▸ Your objective
Extend the passage below on the Hungry Ghost Festival, picking up after its final sentence.

▸ Page extract
·····

Residents of Yilan County, Taiwan, launch a palace-shaped river lantern during the Hungry Ghost Festival.

 

Taoists call the Hungry Ghost Festival the Zhongyuan Festival, which is for them a celebration of the birthday of the Earth God. Taoist priests accordingly set up altars and chant sutras to celebrate this grand occasion. Ghosts leave the underworld and devotees offer sacrifices to pray for their ancestors’ happiness in the afterlife, and also beg the Earth God to pardon their sins and let them enter heaven. This is a main reason why the festival is a folk holiday.    

 

The Ullambana Festival originates in a Buddhist legend. Mu Lian was a Buddhist disciple, but his mother, who was deeply sinful, was eventually reborn in the lower realm of Hungry Ghosts. Her son presented offerings of food to her, but in her mouth they transformed into raging flames. Buddha instructed Mu Lian to prepare for his deceased mother an extra place at the family dinner table on the 15th day of the seventh lunar month. Monks from 10 directions could then help him to feed her. People still follow this Buddhist rite by holding a memorial ceremony for wandering ghosts. Widely told in China, this Buddhist parable is intended to encourage people to be kind and practice filial piety, a sentiment echoed in traditional Chinese thought.

 

The Hungry Ghost Festival and the Ullambana Festival gradually integrated with the Han people’s belief in ghosts, and eventually became the grand folk festival at which to offer sacrifices and absolve others from guilt.

 

Customs in Various Regions

 

According to folk legend, the gates to the underworld open on the first day of the seventh lunar month. Ghosts then come to receive earthly sacrifices, such as wealth accruing from the burning of paper money, and return on the last day of the month. The seventh lunar month is consequently abundant in ghost-appeasing rituals.

 

 

Local residents hold a three-day ancestor worship ceremony.

 

Ancestor worship starts at noon of the festival. The Hungry Ghost Festival is as important an occasion in this respect as are the Tomb-sweeping Day in early spring and the Double Ninth Festival in autumn. On that day, each family prepares delectable dishes, and places seven pairs of chopsticks, seven wine cups, and one jug of wine on an old-fashioned square table, so to bless the family’s health, safety, and prosperity. At night, family members bring firecrackers, joss paper, or paper money, and incense sticks. They find a secluded place near a riverside or pond and draw a circle with lime powder. Within it they burn joss paper, and set off firecrackers, and thus respectfully see their ancestors off to the nether world. With the advance of the times, people nowadays retain the sacrificial ritual only to cherish the memory of their forefathers.

 

Other regions observe conventions apart from those relating to ancestor worship, such as burning paper ingots. But floating river lanterns is the grandest and most picturesque.

·····

▸ Exercise data

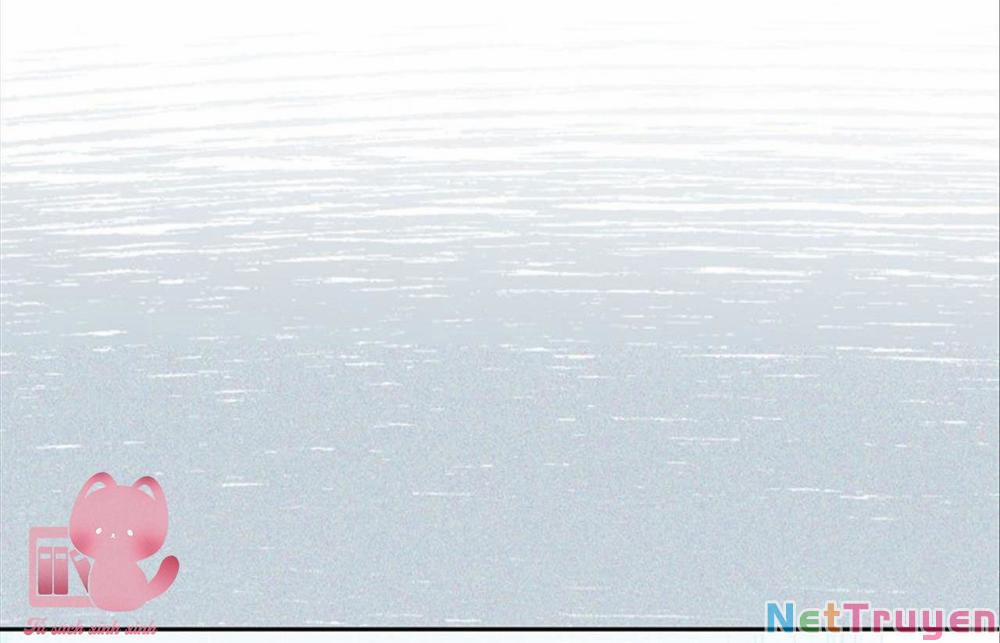 Ranh Giới Tình Yêu 9 trang 26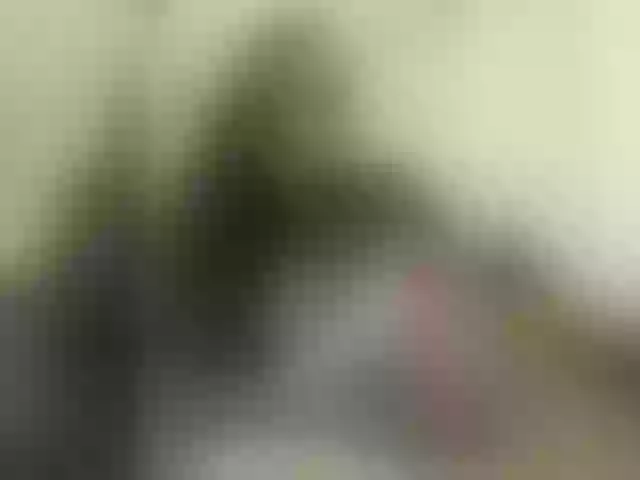 Live sex webcam photo for PARTYNEXTNEXT #276321934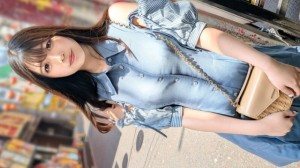 SIRO-5578 「所有肉感控的盛會！她長相甜美可愛，但脫下內衣後，身材卻狂野無比！性感得讓你目不暇接！天堂就在眼前！【首次拍攝】在線觀看…」MGS Video（Prestige Group）在线观看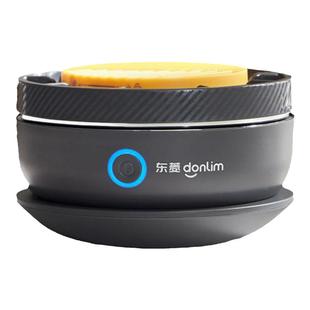 【新品】东菱升级转转果蔬净化器除菌除农残自动洗菜机食材清洗机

·····

▸ Answer to the problem
Paper lanterns are floated on rivers and lakes to escort ghosts to paradise, or to be imminently reborn. These lotus-shaped lanterns are made of colored paper and contain oil lamps or lighted candles. When darkness falls, these glowing vessels bob on the waves like stars in the night sky. Whether or not a ghost has been saved is calculated according to how the lanterns float. One that swirls signifies that the ghost is entangled. One that sinks means that the ghost has been rescued and reincarnated as a new baby. If the lantern floats faraway or approaches the shore, it means the ghost has arrived at the other world and become an immortal.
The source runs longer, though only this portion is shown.